Les résultats montrent un intérêt fort pour l’apprentissage :

  • 85 % souhaitent recevoir une formation en gestion financière
  • 72 % préfèrent des formations pratiques (exemples concrets, cas réels)
  • 64 % sont intéressés par des outils simples (applications mobiles, carnets de budget)

Les formats les plus demandés :

  • Ateliers de proximité
  • Contenus sur téléphone (WhatsApp, vidéos courtes)
  • Programmes accessibles financièrement

Un étudiant de Ndosho explique :

« On veut apprendre, mais pas avec des théories compliquées.

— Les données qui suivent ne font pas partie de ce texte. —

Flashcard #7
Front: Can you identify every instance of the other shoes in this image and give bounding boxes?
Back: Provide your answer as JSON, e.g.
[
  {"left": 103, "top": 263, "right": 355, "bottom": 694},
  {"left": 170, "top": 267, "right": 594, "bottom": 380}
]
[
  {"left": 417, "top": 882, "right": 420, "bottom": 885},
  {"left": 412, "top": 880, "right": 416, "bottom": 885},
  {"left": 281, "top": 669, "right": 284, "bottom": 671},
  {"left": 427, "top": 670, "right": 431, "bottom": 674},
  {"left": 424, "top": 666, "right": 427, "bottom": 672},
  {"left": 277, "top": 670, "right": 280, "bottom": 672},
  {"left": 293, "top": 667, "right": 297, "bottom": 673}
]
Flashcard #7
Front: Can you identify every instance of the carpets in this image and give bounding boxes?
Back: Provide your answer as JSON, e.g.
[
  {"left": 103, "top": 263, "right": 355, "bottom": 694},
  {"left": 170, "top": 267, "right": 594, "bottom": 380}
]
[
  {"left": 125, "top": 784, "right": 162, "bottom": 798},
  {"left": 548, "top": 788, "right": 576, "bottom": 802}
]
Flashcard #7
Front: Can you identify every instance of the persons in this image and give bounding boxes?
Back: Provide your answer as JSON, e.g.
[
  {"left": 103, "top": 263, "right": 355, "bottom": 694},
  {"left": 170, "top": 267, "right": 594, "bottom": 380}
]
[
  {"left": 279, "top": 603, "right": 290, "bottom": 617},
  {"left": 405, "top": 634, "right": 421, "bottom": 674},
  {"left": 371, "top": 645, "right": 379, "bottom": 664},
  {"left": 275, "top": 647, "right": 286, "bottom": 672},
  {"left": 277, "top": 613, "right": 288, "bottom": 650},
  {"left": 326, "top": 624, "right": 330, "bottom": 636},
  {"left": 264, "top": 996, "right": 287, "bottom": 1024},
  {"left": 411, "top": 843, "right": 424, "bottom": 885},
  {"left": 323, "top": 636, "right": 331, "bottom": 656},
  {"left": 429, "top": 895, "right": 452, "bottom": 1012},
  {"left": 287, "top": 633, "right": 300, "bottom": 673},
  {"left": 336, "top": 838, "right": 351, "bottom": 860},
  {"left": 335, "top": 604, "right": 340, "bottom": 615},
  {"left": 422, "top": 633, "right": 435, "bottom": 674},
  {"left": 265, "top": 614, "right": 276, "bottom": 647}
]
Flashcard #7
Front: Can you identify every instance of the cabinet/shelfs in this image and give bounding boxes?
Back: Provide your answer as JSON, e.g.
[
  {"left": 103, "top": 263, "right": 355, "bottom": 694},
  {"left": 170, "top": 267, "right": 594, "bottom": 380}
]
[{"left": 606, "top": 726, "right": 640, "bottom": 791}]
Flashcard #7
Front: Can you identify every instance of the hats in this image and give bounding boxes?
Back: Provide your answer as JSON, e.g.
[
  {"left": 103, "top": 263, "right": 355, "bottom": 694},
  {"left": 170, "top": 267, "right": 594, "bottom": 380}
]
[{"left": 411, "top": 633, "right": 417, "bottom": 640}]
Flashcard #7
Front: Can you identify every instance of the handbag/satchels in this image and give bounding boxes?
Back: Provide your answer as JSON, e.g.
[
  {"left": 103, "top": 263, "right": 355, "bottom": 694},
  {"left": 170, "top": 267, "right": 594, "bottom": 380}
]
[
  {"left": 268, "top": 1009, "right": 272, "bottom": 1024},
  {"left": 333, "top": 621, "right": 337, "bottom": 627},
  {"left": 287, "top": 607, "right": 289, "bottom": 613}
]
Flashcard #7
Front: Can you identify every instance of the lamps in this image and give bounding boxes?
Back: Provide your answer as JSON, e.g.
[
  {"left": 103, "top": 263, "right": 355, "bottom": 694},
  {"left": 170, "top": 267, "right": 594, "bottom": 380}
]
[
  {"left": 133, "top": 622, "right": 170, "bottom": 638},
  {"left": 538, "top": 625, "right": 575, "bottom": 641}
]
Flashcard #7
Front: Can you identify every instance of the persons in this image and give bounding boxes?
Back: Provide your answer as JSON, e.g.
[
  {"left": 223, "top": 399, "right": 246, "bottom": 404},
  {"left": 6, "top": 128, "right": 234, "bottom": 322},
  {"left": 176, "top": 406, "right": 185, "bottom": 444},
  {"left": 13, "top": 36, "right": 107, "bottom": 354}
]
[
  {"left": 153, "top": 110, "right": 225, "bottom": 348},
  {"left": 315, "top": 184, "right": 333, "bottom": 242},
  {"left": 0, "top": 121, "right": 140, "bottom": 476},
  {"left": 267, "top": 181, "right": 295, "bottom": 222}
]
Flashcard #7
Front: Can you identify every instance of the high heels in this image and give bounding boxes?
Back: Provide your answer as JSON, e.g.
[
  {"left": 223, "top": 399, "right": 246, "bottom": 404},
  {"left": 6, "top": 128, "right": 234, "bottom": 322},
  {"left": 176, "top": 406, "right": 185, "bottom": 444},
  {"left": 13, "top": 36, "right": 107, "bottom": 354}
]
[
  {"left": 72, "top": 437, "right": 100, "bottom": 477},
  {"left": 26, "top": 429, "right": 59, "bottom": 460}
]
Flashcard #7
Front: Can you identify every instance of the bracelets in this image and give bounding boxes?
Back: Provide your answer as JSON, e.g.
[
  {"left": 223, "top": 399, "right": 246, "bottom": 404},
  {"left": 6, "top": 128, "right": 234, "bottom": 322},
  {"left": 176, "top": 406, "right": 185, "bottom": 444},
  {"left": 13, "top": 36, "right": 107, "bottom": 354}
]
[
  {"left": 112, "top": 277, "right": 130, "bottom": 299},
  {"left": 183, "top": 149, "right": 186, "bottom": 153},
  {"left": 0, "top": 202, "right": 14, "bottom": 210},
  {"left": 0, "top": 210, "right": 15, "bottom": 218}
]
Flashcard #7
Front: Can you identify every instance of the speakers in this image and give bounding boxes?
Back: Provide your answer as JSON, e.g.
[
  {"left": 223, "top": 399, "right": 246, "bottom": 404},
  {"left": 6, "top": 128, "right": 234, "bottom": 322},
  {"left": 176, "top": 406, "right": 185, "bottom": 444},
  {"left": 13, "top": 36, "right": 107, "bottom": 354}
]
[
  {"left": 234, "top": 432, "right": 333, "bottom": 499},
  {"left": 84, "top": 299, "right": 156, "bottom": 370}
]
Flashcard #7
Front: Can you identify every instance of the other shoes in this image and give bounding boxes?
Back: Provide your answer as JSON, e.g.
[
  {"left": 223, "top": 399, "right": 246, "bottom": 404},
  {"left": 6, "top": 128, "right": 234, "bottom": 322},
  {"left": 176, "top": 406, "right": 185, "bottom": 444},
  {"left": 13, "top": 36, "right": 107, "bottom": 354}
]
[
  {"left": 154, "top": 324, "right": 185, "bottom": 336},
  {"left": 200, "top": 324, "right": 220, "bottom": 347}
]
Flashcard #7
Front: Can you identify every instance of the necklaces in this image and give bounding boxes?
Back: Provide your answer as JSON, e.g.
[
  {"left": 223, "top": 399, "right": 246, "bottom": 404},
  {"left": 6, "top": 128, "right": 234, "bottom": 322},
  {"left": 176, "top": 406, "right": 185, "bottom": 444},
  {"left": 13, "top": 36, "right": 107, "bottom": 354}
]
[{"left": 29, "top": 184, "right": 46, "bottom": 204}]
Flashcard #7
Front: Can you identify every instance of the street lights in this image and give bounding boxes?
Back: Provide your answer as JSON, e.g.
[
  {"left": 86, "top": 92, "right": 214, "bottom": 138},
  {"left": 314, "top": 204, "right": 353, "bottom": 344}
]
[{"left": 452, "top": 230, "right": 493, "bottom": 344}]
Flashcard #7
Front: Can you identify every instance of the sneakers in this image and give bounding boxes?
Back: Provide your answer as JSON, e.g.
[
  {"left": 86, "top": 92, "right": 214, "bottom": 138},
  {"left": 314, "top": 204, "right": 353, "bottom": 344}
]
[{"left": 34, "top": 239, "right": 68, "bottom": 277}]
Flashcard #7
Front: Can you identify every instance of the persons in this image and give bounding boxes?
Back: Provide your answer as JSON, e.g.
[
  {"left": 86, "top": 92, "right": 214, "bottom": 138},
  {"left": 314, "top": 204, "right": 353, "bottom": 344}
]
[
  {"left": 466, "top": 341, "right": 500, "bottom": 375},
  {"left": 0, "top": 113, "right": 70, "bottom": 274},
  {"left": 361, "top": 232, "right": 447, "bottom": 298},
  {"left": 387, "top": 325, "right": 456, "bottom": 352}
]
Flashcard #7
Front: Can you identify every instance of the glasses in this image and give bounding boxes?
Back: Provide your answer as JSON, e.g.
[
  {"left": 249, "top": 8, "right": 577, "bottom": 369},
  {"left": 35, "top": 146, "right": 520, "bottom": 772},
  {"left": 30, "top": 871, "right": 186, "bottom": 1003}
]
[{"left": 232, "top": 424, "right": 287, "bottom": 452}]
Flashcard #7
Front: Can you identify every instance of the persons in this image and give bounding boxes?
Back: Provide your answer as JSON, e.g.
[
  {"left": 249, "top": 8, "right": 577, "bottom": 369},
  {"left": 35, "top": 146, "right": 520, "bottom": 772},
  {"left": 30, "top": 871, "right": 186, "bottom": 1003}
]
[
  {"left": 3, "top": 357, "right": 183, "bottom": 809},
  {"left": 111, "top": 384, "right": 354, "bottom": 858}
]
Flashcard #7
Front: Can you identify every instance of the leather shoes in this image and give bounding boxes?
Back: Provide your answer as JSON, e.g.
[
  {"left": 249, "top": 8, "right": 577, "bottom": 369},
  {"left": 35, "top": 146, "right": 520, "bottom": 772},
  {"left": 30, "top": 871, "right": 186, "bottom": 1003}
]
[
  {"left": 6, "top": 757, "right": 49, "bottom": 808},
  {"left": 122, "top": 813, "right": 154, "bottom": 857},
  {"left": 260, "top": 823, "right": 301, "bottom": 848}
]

On veut comprendre avec notre réalité. »

Analyse : Une génération à fort potentiel mais peu encadrée

Cette enquête révèle une réalité claire :
Les jeunes de Goma ont une forte capacité d’initiative, mais manquent d’accompagnement structuré.

Ils développent des stratégies de survie efficaces, mais sans outils financiers adaptés, ces efforts restent limités dans leur impact à long terme.

Conclusion et pistes de solutions

Pour améliorer la situation, plusieurs actions sont essentielles :

  • Intégrer l’éducation financière dans les écoles et universités
  • Développer des programmes locaux adaptés aux réalités de Goma
  • Promouvoir des outils simples de gestion financière
  • Encourager les groupes d’épargne et les initiatives communautaires
  • Sensibiliser à l’investissement à petite échelle

Ouverture

L’éducation financière représente une opportunité stratégique pour transformer les pratiques économiques des jeunes à Goma. En leur donnant les bons outils, il est possible de passer d’une logique de survie à une logique de construction et de croissance.